Collected data:
# # #

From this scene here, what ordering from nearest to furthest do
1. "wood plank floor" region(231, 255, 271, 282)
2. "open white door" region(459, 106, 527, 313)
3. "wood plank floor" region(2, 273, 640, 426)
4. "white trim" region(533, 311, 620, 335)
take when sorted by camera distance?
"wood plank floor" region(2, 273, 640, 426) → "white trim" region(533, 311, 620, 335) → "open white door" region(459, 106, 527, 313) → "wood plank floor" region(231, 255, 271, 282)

# # #

EXERCISE DESCRIPTION: Return all of the records above verbatim, line for line.

RESULT OF THE TASK:
From this scene here, what ordering from nearest to furthest do
1. "wood plank floor" region(231, 255, 271, 282)
2. "open white door" region(459, 106, 527, 313)
3. "wood plank floor" region(2, 273, 640, 426)
4. "white trim" region(533, 311, 620, 335)
take when sorted by camera distance?
"wood plank floor" region(2, 273, 640, 426) → "white trim" region(533, 311, 620, 335) → "open white door" region(459, 106, 527, 313) → "wood plank floor" region(231, 255, 271, 282)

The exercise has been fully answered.